A runner’s diet should have extra calories to support training as well as optimal nutrition to promote muscle recovery. Well-planned vegetarian diets can be just as healthy and effective for a runner as one that includes meat or other animal products. As a runner your vegetarian diet should focus on a variety of foods, rather than just white pasta and bread, to provide all the vitamins, minerals, fats and protein you need for optimal performance.
A vegetarian diet tends to be high in carbohydrates, which provides runners with energy. Vegetarian diets may also offer a generous amount of other important nutrients such as fiber, folate, vitamin C and magnesium. The Physician's Committee for Responsible Medicine explains that vegetarians tend to have lower body weights. If you are lighter, you may be faster and incur less pounding during your run, reducing incidence of injury, according to The Distance Runner's Diet by Hal Higdon.
If you are a runner who does about 25 miles per week of training you need at least 2,500 calories per day. A well-planned vegetarian diet makes these calories come from fresh fruits, vegetables, whole grains, nuts, seeds and, in the case of ovo-lacto vegetarians, dairy and eggs. Soy products are also a source of carbohydrates and protein.

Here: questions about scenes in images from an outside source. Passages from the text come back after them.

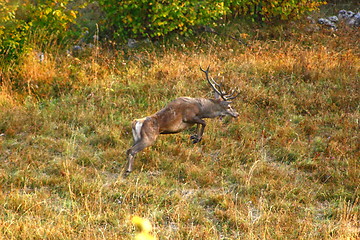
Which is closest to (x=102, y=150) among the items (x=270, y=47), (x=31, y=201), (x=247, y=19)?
(x=31, y=201)

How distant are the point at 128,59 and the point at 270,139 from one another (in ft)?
16.7

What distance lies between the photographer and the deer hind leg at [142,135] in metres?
7.10

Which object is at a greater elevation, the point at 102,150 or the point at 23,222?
the point at 23,222

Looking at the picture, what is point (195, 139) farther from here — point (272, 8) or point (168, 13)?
point (272, 8)

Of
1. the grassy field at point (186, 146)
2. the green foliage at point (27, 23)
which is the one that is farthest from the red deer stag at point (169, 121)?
the green foliage at point (27, 23)

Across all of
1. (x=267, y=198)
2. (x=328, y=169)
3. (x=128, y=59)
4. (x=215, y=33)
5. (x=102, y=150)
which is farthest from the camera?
(x=215, y=33)

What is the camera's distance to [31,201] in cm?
611

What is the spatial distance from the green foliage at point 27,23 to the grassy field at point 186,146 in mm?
419

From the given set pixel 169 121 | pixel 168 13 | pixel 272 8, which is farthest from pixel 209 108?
pixel 272 8

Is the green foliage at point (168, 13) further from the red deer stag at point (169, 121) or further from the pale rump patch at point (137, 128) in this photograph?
the pale rump patch at point (137, 128)

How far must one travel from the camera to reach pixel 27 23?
11.7 m

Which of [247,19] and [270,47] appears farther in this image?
[247,19]

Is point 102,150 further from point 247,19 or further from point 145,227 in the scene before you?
point 247,19

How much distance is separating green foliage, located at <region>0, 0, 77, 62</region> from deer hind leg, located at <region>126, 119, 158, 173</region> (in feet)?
15.0
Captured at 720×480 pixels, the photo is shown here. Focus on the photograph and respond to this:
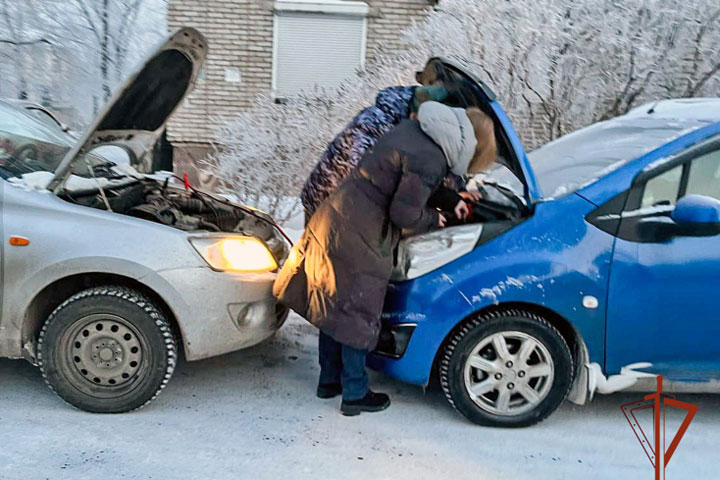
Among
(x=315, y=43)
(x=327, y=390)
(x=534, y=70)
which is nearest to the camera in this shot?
(x=327, y=390)

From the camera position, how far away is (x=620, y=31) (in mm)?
6480

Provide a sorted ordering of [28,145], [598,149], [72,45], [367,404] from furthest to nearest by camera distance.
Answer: [72,45]
[28,145]
[598,149]
[367,404]

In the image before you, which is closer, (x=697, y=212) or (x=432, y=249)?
(x=697, y=212)

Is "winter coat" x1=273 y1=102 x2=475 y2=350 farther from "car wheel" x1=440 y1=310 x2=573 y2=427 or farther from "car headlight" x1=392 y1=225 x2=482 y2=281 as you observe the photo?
"car wheel" x1=440 y1=310 x2=573 y2=427

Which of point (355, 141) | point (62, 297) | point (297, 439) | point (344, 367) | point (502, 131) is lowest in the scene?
point (297, 439)

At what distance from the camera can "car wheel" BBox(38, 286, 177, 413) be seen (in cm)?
329

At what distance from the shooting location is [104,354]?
3328 mm

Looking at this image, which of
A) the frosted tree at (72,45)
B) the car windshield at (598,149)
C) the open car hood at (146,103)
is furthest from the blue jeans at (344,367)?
the frosted tree at (72,45)

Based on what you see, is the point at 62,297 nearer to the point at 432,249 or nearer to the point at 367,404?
the point at 367,404

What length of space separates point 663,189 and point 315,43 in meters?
7.53

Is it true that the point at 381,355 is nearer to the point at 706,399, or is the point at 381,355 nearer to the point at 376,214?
the point at 376,214

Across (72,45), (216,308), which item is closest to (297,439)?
(216,308)

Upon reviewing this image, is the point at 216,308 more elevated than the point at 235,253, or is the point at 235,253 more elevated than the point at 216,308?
the point at 235,253

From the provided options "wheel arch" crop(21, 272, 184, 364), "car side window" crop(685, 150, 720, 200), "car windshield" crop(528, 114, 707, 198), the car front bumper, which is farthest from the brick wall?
"car side window" crop(685, 150, 720, 200)
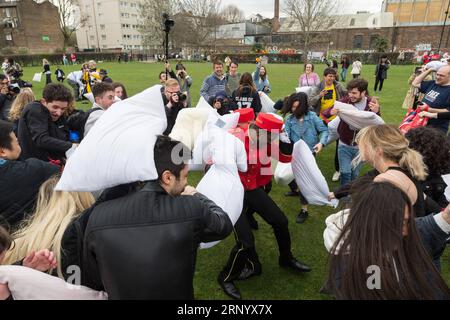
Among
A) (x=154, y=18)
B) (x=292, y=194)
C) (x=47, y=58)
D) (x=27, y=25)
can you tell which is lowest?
(x=292, y=194)

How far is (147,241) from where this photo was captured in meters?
1.33

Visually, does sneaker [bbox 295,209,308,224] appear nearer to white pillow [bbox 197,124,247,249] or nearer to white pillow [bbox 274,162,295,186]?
white pillow [bbox 274,162,295,186]

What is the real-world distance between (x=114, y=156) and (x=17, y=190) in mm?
1028

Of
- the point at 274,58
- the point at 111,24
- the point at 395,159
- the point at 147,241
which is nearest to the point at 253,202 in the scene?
the point at 395,159

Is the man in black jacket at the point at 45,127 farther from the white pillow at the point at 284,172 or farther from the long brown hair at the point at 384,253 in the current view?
the long brown hair at the point at 384,253

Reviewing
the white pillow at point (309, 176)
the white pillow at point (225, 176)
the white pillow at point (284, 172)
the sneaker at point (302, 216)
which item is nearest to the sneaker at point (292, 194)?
the sneaker at point (302, 216)

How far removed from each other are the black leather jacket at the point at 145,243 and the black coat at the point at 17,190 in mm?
985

Vegetarian diets may lack adequate amounts of specific nutrients, including calcium, iron, zinc and vitamin B-12. Although you, as a runner, get plenty of weight-bearing exercise which is helpful to healthy bones, you still need calcium from milk, if you choose dairy, or fortified soy milk and juices, dark leafy greens and enriched cereals. Iron-deficiency can lead to diminished energy and nonmeat sources of iron are not as well absorbed. The Academy of Nutrition and Dietetics recommends vegetarians consume 1.8 times the amount of iron as nonvegetarians. Vegetarian runners may get zinc and B-12 through fortified cereals and grains, especially whole grains, which also provide the essential energy-producing carbohydrates.
A 2,500-calorie, well-balanced vegetarian plan for a runner with 72 percent of the calories coming from carbohydrates might begin with two slices of toasted whole-grain bread with 2 tablespoons of fruit spread, 1 cup of melon and 1 1/2 cups of calcium-fortified orange juice. For a morning snack, you could have a multigrain bagel with 6 ounces of low-fat yogurt and a peach. For lunch, have a bowl of lentil soup with a whole-wheat roll and 2 cups of green salad topped with 2 tablespoons of low-fat dressing. In the afternoon, a serving of whole-grain crackers eaten with 1 1/2 cups of calcium-fortified soy milk or juice further bolsters energy stores. At dinner, have 1 cup of gnocchi with 1/2 cup of marinara sauce and two slices of garlic bread, made with whole-wheat bread, if possible. Before bed, have a 16 ounce fruit smoothie made with soy milk, a banana and 1 cup of frozen berries.